-- PROVIDED DATA --
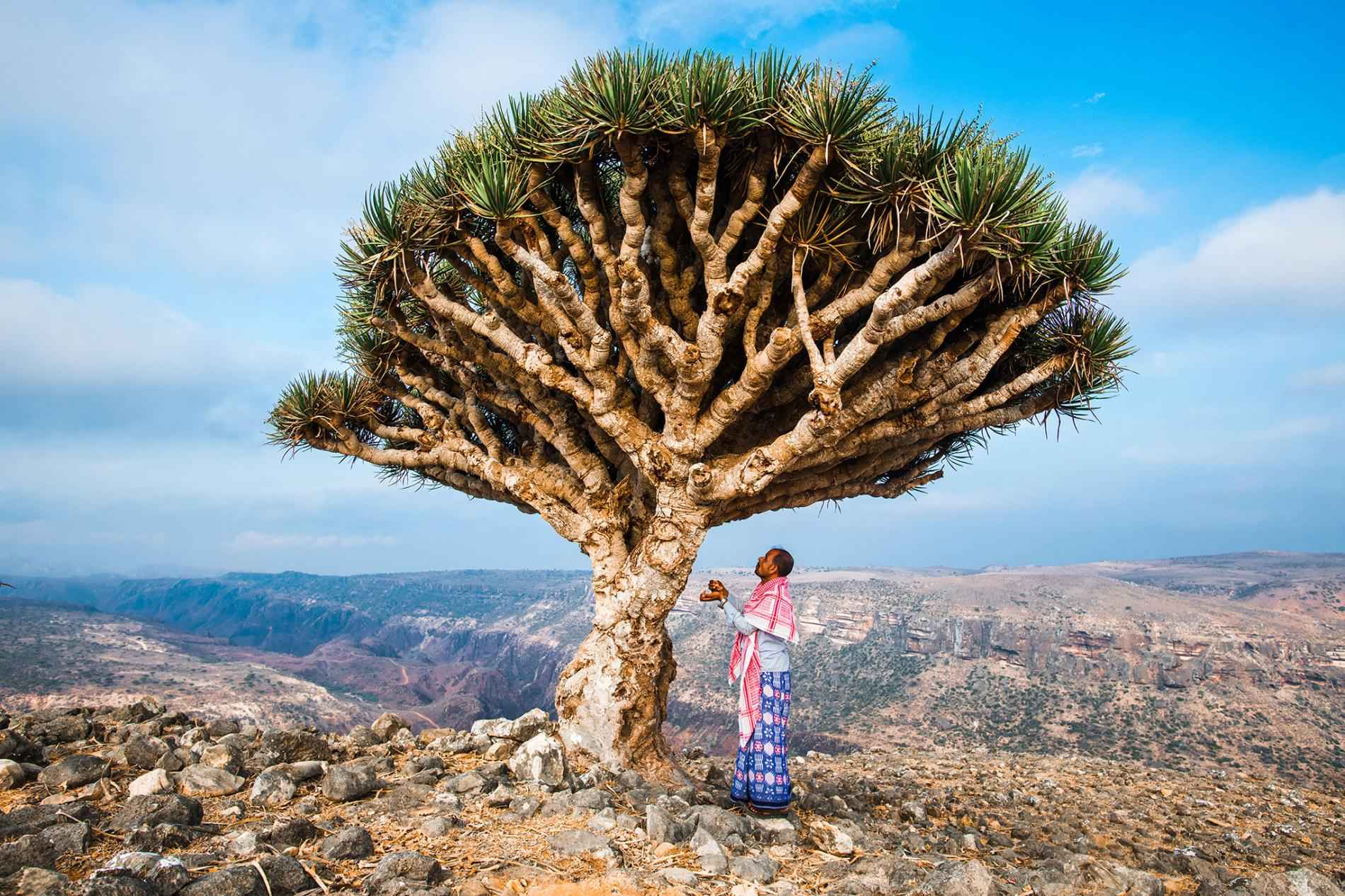 طبیعت جزیره سقطرا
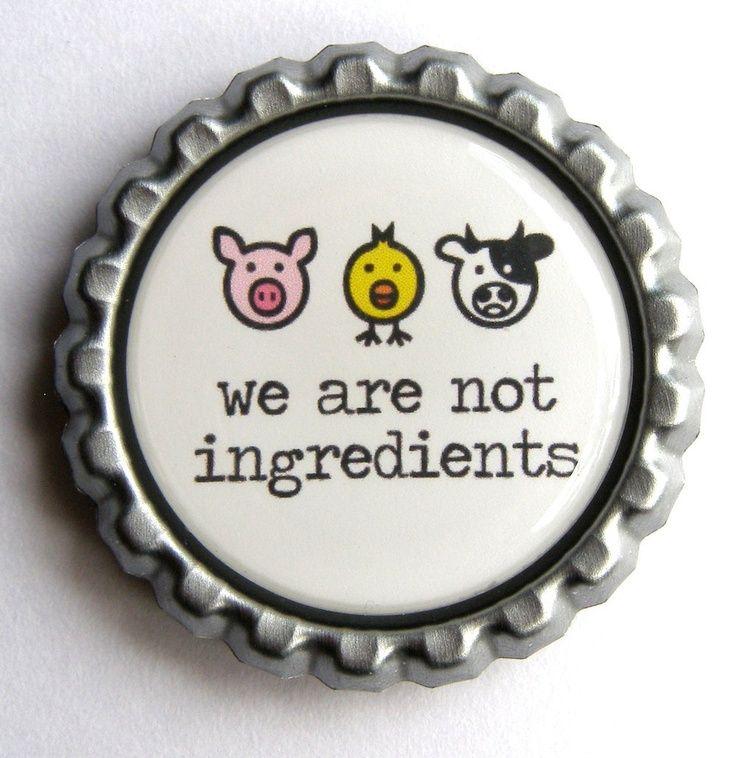 No somos ingredientes.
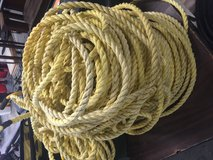 "1/2"" Rope in Pearland, Texas"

-- WHAT TO WORK ON --
In your answer, copy exactly the lines running from the line with "No somos ingredientes." to the end of the material above, both included, and omit all pictures.

-- RESPONSE TO THE TASK --
 No somos ingredientes.
 "1/2"" Rope in Pearland, Texas"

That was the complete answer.